**Задание:**
Выпишите без изменений фрагмент текста о нумизматике Людовика XVII, который начинается со слов «Известно, что праздник» и заканчивается словами «сопротивлялась его намерениям.».

**Текст для анализа:**
==========
Именно такого рода требования мы и предъявляем к нумизматике в вопросе о дате и мотивах изгнания Людовика XVII, поскольку, так же как и его отец, он жил и умер вне закона. Как мы уже говорили, вначале король не придавал этому значения, взятие Бастилии обеспокоило его сильнее, а убийство Густава III в 1792 году заставило королевскую семью оцепенеть от ужаса. Но окончательно раскрыла королю глаза на истинное положение вещей одна особенность празднований на Марсовом поле, о которой можно узнать только из нумизматики Людовика XVII.

Известно, что праздник Федерации стал настоящей революционной коронацией, заменившей собой коронацию в соборе Святого Реми. Сын был коронован вместе с отцом, но ни он сам, ни кто либо не придавали этому помпезному языческому обряду никакого значения. Поэтому король, кажется, захотел, чтобы еще до этой коронации молодой принц был коронован в соответствии с канонами христианства, как прежде короновали дофинов при жизни короля. Бели он добился бы этого, то Дофину были бы возвращены все его права. Однако партия томитов, весьма влиятельная в английском масонстве, с ожесточением сопротивлялась его намерениям.

С этого времени Дофин оказался заложником, так же, как несколько позже и его двойник. При таких обстоятельствах, даже если бы двойника не было под рукой, его во что бы то ни стало следовало бы найти.

Один медальон показывает нам, что тогда он уже был найден. За несколько лет до этого один тулузский священник купил ребенка, который должен был стать шутом Дофина. Ребенок этот был просто вылитый наследник. Его звали Луи Але, и ему было предназначено выполнять совершенно особые функции в окружении Дофина, поскольку многие уже тогда стремились заслужить доброе отношение принца, которому предстояло унаследовать трон.
==========
**Материал набора:**
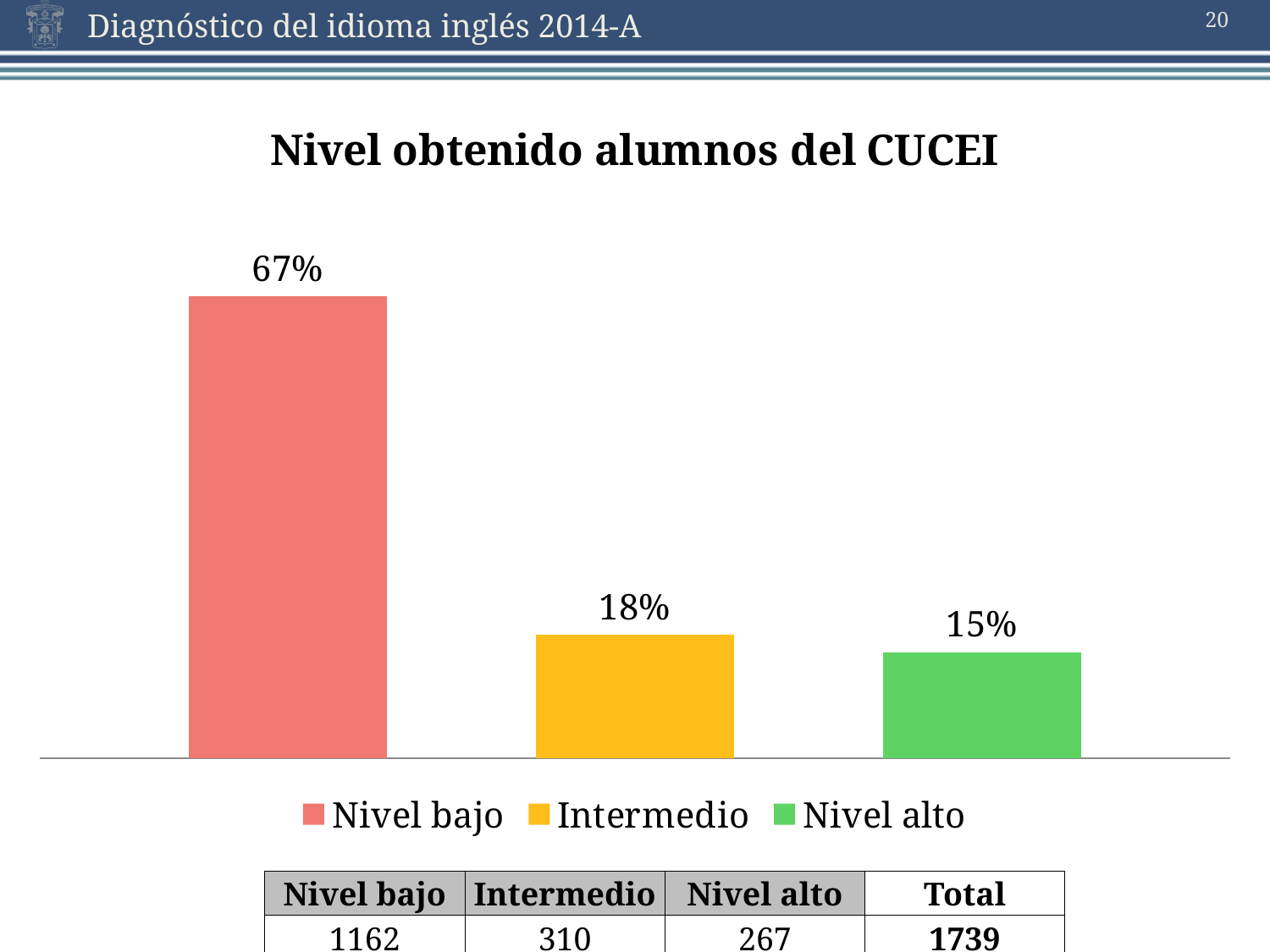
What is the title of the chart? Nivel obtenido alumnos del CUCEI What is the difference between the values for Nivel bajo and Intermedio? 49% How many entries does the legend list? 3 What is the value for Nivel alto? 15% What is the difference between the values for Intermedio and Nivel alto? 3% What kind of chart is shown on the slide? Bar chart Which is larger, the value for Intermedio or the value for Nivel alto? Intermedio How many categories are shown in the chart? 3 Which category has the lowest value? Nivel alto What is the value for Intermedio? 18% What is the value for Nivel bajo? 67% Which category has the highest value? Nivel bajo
==========
**Ответ на задание:**
Известно, что праздник Федерации стал настоящей революционной коронацией, заменившей собой коронацию в соборе Святого Реми. Сын был коронован вместе с отцом, но ни он сам, ни кто либо не придавали этому помпезному языческому обряду никакого значения. Поэтому король, кажется, захотел, чтобы еще до этой коронации молодой принц был коронован в соответствии с канонами христианства, как прежде короновали дофинов при жизни короля. Бели он добился бы этого, то Дофину были бы возвращены все его права. Однако партия томитов, весьма влиятельная в английском масонстве, с ожесточением сопротивлялась его намерениям.